What happens to the wintertime cold pool in summer?

We have commented a number of times in the past few years about the areal extent of the hemispheric cold pool of air at 850 mb — about 1 mile above the surface — during the winter. As one might expect, that pool expands dramatically from October through February and then begins to contract as we move toward spring and summer.

Our analysis uses the minus 5 degrees Celsius (23 degrees Fahrenheit) isotherm (line of constant temperature) and has shown that the average winter cold pool area has systematically shrunk in the past 75 years.

One might reasonably wonder if this cold pool survives at all during the height of Northern Hemisphere summer. As it turns out, some summers have a number of days in mid-July on which there is absolutely no air at 850 mb that is as cold as minus 5 Celsius. Roughly half of the past 75 years have had such a “vanishing” cold pool, with many of the other years getting very close to vanishing.
::::
▶ **Task goal**:
Please pick up the piece on the summer fate of the 850 mb cold pool and continue it after its final sentence.
::::
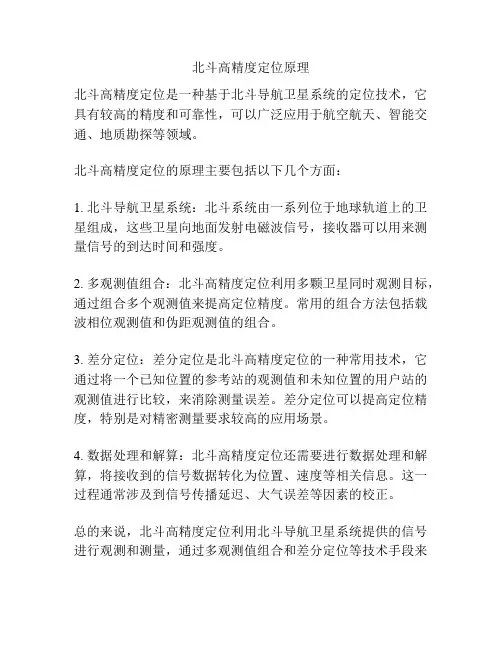 北斗高精度定位原理

北斗高精度定位是一种基于北斗导航卫星系统的定位技术，它具有较高的精度和可靠性，可以广泛应用于航空航天、智能交通、地质勘探等领域。

北斗高精度定位的原理主要包括以下几个方面：

1. 北斗导航卫星系统：北斗系统由一系列位于地球轨道上的卫星组成，这些卫星向地面发射电磁波信号，接收器可以用来测量信号的到达时间和强度。

2. 多观测值组合：北斗高精度定位利用多颗卫星同时观测目标，通过组合多个观测值来提高定位精度。常用的组合方法包括载波相位观测值和伪距观测值的组合。

3. 差分定位：差分定位是北斗高精度定位的一种常用技术，它通过将一个已知位置的参考站的观测值和未知位置的用户站的观测值进行比较，来消除测量误差。差分定位可以提高定位精度，特别是对精密测量要求较高的应用场景。

4. 数据处理和解算：北斗高精度定位还需要进行数据处理和解算，将接收到的信号数据转化为位置、速度等相关信息。这一过程通常涉及到信号传播延迟、大气误差等因素的校正。

总的来说，北斗高精度定位利用北斗导航卫星系统提供的信号进行观测和测量，通过多观测值组合和差分定位等技术手段来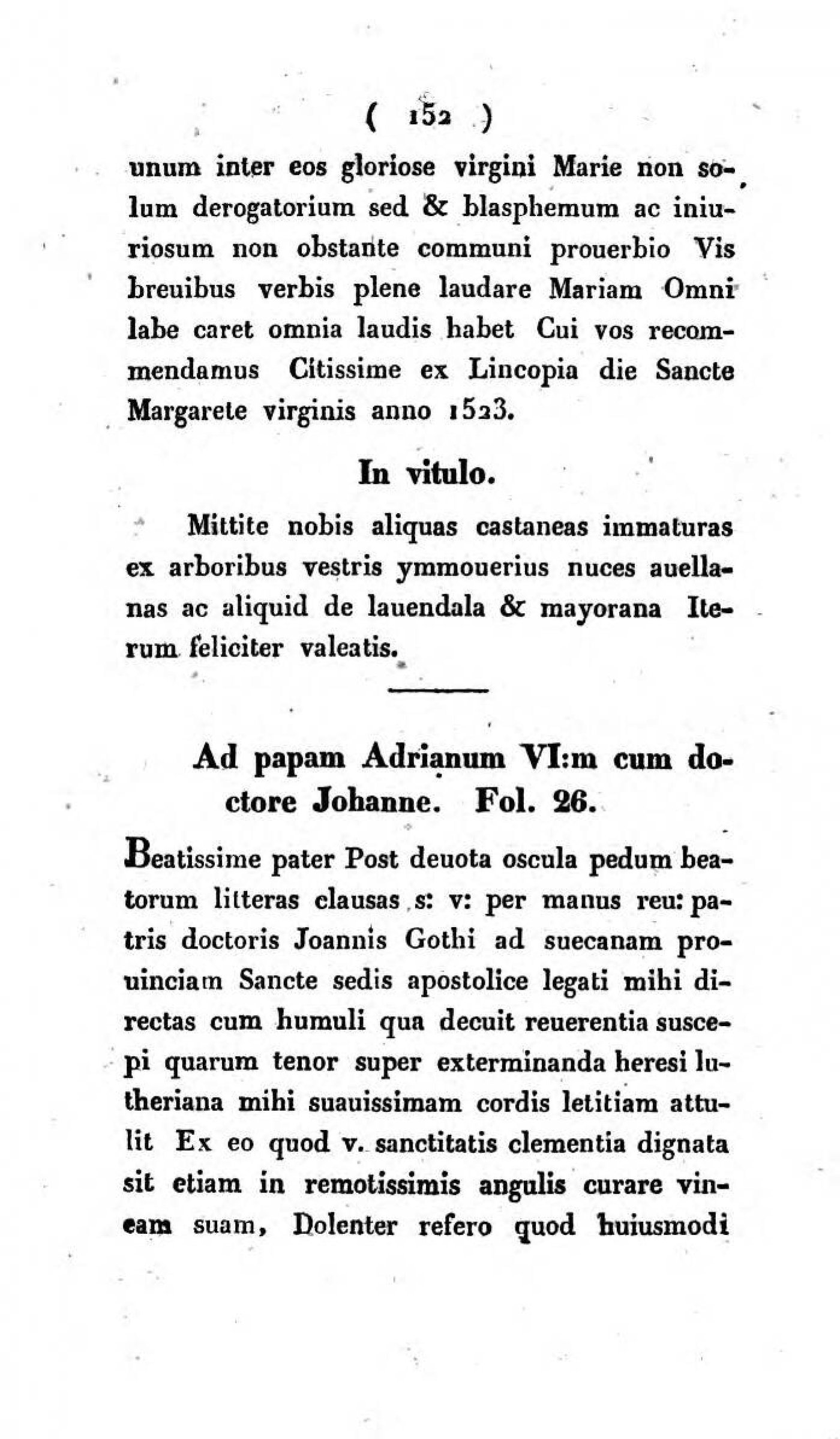 ( 152 )

unum inter eos gloriose virgini Marie non solum derogatorium sed & blasphemum ac iniuriosum non obstante communi prouerbio Vis breuibus verbis plene laudare Mariam Omni labe caret omnia laudis habet Cui vos recommendamus Citissime ex Lincopia die Sancte Margarete virginis anno 1523.

In vitulo.

Mittite nobis aliquas castaneas immaturas ex arboribus vestris ymmouerius nuces auellanas ac aliquid de lauendala & mayorana Iterum feliciter valeatis.

Ad papam Adrianum VI:m cum doctore Johanne. Fol. 26.

Beatissime pater Post deuota oscula pedum beatorum litteras clausas s: v: per manus reu: patris doctoris Joannis Gothi ad suecanam prouinciam Sancte sedis apostolice legati mihi directas cum humuli qua decuit reuerentia suscepi quarum tenor super exterminanda heresi lutheriana mihi suauissimam cordis letitiam attulit Ex eo quod v. sanctitatis clementia dignata sit etiam in remotissimis angulis curare vineam suam, Dolenter refero quod huiusmodi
::::
▶ **Result of the task**:
The calendar date on which the lowest areal extent is observed in a given summer varies from around July 4 to as late as July 23. Thus, later this week we will likely be close to the day of the minimum area for the year.

With no intention to distract from the pleasant summer we are all presently enjoying, reaching the annual minimum this week means that by the beginning of next week, the cold pool will begin its slow, inevitable expansion again — culminating in the coldest week of the year in late January when it will cover nearly 70 million square kilometers.

Enjoy the summer — it can’t last.

Steve Ackerman and Jonathan Martin, professors in the UW-Madison department of atmospheric and oceanic sciences, are guests on WHA radio (970 AM) at 11:45 a.m. the last Monday of each month. Send them your questions at stevea@ssec.wisc.edu or jemarti1@wisc.edu.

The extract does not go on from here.